Exercise requirements.
1: In the A100 GPU partition guide, which operating system and version run on the login and compute nodes?
2: Continue the A100 GPU partition guide from its last line.

Login to the GPU A100 partition is possible through dedicated login nodes, reachable via SSH under bgnlogin.nhr.zib.de:

Codeblock
titleExample: login
$ ssh -i $HOME/.ssh/id_rsa_zib zib_username@bgnlogin.nhr.zib.de
Enter passphrase for key '/<home_directory>/.ssh/id_rsa_zib':
bgnlogin1$

File systems

The file systems HOME and WORK on the GPU system are the same as on the CPU system, see Quickstart. Access to compute node local SSD space is provided via the environment variable LOCAL_TMPDIR defined during a SLURM session (batch or interactive job).

Software and environment modules

Login and compute nodes of the A100 GPU partition are running under Rocky Linux (currently version 8.6).

Software for the A100 GPU partition provided by NHR@ZIB can be found using the module command, see Quickstart.

Codeblock
languagetext
titleExample: Show the currently available software and access compilers
bgnlogin1 ~ $ module avail
...
bgnlogin1 ~ $ module load gcc
...
bgnlogin1 ~ $ module list
Currently Loaded Modulefiles:
 1) HLRNenv   2) sw.a100   3) slurm   4) gcc/11.3.0(default)

Recorded data.
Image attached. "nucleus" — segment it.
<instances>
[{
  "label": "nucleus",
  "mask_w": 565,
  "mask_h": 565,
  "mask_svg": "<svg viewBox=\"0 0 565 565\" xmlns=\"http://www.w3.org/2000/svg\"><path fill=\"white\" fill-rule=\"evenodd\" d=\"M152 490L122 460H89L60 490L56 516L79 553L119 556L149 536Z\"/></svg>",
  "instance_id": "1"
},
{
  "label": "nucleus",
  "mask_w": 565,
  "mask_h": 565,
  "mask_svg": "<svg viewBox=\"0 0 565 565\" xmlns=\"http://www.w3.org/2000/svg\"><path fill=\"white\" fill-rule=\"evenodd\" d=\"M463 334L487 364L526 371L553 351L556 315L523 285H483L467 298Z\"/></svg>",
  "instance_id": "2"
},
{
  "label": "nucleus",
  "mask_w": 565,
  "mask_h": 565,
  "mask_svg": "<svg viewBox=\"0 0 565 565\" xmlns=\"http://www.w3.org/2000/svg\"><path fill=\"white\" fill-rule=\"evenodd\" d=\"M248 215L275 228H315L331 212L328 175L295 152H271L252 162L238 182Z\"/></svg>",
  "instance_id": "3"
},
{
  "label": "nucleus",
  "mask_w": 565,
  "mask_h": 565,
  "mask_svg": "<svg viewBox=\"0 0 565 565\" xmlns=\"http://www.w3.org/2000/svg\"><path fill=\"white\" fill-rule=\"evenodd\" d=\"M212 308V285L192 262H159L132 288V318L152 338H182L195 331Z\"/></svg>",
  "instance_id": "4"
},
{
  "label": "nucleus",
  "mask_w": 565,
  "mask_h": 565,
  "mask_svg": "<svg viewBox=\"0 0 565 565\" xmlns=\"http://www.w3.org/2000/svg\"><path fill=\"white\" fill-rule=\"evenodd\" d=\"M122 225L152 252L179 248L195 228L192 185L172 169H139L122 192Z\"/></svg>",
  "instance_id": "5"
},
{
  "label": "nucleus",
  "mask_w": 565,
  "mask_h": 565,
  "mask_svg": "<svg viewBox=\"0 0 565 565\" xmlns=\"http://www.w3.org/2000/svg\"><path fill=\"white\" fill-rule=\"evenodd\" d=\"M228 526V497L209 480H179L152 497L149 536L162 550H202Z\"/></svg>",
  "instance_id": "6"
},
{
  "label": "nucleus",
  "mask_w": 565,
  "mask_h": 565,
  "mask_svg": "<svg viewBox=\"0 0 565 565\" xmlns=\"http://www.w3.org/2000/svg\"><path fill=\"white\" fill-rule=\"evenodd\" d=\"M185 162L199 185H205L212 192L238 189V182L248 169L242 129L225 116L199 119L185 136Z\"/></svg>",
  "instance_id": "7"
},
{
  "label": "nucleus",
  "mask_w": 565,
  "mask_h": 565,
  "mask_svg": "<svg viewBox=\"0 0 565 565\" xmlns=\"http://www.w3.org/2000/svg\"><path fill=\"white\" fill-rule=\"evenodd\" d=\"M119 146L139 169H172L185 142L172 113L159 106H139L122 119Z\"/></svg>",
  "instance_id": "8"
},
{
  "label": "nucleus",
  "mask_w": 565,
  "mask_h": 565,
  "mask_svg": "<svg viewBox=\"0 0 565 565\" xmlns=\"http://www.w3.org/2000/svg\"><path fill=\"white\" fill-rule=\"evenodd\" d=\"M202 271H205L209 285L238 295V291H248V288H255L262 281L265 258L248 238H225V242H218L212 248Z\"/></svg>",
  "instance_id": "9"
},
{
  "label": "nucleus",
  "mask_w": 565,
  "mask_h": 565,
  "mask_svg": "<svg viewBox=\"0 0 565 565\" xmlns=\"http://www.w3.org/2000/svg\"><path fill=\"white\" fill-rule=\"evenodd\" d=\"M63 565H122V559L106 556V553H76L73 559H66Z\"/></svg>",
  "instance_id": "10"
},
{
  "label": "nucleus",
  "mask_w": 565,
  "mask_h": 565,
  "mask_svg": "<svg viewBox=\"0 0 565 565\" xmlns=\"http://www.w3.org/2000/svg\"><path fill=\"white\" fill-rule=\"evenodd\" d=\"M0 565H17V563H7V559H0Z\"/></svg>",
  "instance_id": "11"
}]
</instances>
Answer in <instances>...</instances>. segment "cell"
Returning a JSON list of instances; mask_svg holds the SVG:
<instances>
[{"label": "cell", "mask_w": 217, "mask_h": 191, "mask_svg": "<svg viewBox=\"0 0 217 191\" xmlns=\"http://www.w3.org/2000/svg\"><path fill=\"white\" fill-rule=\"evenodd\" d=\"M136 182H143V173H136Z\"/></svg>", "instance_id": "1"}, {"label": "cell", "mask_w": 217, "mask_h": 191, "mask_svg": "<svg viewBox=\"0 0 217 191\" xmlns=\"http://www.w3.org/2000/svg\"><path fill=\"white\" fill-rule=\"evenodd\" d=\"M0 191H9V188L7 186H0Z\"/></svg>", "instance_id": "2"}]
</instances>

Answers provided.
1: Rocky Linux, currently version 8.6.

2:
(Glühbirne) Please note the presence of the sw.a100 environment module. When loaded, environment modules are shown for software installed for the NVidia A100 GPU partition. This is the default setting on the A100 GPU login and compute nodes.

When compiling applications for the A100 GPU partition, we recommend to use the A100 GPU login nodes or, in case of really demanding compilations and/or need for the presence of CUDA drivers, the use of a A100 GPU compute node via an interactive SLURM job session.

Using the batch system

The GPU nodes are available via partitions of the batch system slurm.

Lise's CPU-only partition and the A100 GPU partition share the same SLURM batch system. The main SLURM partition for the A100 GPU partition has the name "gpu-a100". An example job script is shown below.

Codeblock
titleGPU job script
linenumberstrue
#!/bin/bash
#SBATCH --partition=gpu-a100
#SBATCH --nodes=2
#SBATCH --ntasks=8 
#SBATCH --gres=gpu:4

module load openmpi/gcc.11/4.1.4
mpirun ./mycode.bin

GPU-aware MPI

For efficient use of MPI-distributed GPU codes, an GPU/CUDA-aware MPI installation of Open MPI is available in the openmpi/gcc.11/4.1.4 environment module. Open MPI respects the resource requests made to Slurm. Thus, no special arguments are required to mpiexec/run. Nevertheless, please consider and check the correct binding for your application to CPU cores and GPUs. Use --report-bindings of mpiexec/run to check it.

Container

Apptainer is provided as a module and can be used to download, build and run e.g. Nvidia containers:

Codeblock
languagebash
titleApptainer example
bgnlogin1 ~ $ module load apptainer
Module for Apptainer 1.1.6 loaded.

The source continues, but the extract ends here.